After preprocessing, it creates a TfidfVectorizer object, which will be used to convert the preprocessed texts into vectors using the TF-IDF method. The fit_transform method of the vectorizer is then called on the preprocessed texts, which returns a matrix of TF-IDF values for each word in each text.

Finally, the function returns the TF-IDF vectors, the vectorizer object, and a list of the file paths for each text in the folder.






In [4]:
def compare(file, vectors, vectorizer, files):
    """
    Compares the similarity between the given file and all other files
    in the trained dataset using cosine similarity.
    """
    # Read the contents of the file
    with open(file, encoding='utf-8') as f:
        text = f.read()
    
    # Preprocess the text
    preprocessed_text = preprocess(text)
    
    # Vectorize the preprocessed text
    query_vector = vectorizer.transform([preprocessed_text])
    
    # Calculate the cosine similarity between the query vector and the vectors of all texts in the folder
    similarities = cosine_similarity(query_vector, vectors)[0]
    
    # Find the index of the text with the highest similarity
    index = similarities.argmax()
    
    # Calculate the percentage similarity rounded to two decimal points
    percentage_similarity = round(similarities[index] * 100, 2)
    
    # Get the filename of the text with the highest similarity
    filename = os.path.basename(files[index])
    
    return filename, percentage_similarity

This function compares the similarity between a given file and all other files in the trained dataset using cosine similarity. Here's how it works:

It reads the contents of the file.
It preprocesses the text by using the preprocess() function to tokenize the text into words, remove stopwords and punctuation, and stem the words.
It vectorizes the preprocessed text using the vectorizer object created during training.
It calculates the cosine similarity between the query vector and the vectors of all texts in the folder using the cosine_similarity() function from scikit-learn.
It finds the index of the text with the highest similarity.
It calculates the percentage similarity rounded to two decimal points.
It gets the filename of the text with the highest similarity.
It returns the filename and percentage similarity.
Overall, this function uses cosine similarity to compare the similarity between the given file and all other files in the trained dataset, and returns the filename and percentage similarity of the most similar file.

In [5]:
# Define the folder containing the training data and the file to compare
folder = r"C:\Users\91801\Desktop\Trainingdata"
file = r"C:\Users\91801\Documents\sample text.txt"

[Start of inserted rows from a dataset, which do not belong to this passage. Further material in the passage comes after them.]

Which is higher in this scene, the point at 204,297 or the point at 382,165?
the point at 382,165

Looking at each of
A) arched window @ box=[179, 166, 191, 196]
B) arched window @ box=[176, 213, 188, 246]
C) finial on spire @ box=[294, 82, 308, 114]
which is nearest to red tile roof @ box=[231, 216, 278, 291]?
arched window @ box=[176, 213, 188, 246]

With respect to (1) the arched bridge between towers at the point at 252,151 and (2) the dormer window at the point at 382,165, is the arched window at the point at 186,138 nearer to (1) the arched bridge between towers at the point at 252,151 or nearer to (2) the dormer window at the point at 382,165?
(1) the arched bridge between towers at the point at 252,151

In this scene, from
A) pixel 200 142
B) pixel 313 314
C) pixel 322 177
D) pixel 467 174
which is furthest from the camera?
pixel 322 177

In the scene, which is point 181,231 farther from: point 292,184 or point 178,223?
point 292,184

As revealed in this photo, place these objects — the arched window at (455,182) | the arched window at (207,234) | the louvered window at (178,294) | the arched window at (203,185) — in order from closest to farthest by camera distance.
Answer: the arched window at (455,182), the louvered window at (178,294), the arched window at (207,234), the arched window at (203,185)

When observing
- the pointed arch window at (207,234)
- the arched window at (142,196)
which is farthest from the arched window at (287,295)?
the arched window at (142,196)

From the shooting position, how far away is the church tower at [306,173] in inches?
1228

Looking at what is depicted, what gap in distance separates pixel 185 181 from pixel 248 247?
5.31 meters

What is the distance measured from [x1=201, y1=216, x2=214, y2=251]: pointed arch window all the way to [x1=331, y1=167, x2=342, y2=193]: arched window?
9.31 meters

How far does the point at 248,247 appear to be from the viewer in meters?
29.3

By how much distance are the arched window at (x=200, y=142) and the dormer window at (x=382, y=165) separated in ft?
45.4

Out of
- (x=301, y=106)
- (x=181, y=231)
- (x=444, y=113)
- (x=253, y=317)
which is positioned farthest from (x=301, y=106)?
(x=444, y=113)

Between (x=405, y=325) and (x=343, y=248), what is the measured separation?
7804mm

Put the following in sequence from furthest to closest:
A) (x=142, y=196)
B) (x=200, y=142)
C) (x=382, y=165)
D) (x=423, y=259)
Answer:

# Train the plagiarism checker on the training data
vectors, vectorizer, files = train(folder)

# Compare the given file with the trained dataset and print the results
filename, percentage_similarity = compare(file, vectors, vectorizer, files)
print(f"Most similar file: {filename}")
print(f"Percentage similarity: {percentage_similarity}%")

Most similar file: text7.txt
Percentage similarity: 61.56%


This code defines a folder containing the training data and a file to compare for plagiarism. It then trains the plagiarism checker on the training data using the train() function defined earlier, which reads the contents of all files in the folder, preprocesses them, and vectorizes them using the TF-IDF method. The compare() function is then called with the file to compare and the trained data. This function preprocesses the given file, vectorizes it using the TF-IDF method, calculates the cosine similarity between the vector of the given file and the vectors of all texts in the folder, finds the index of the text with the highest similarity, calculates the percentage similarity, and returns the filename of the text with the highest similarity and the percentage similarity.

Finally, the filename and percentage similarity are printed for the user to see. This allows the user to determine if the given file is plagiarized and which file it is most similar to in the training dataset.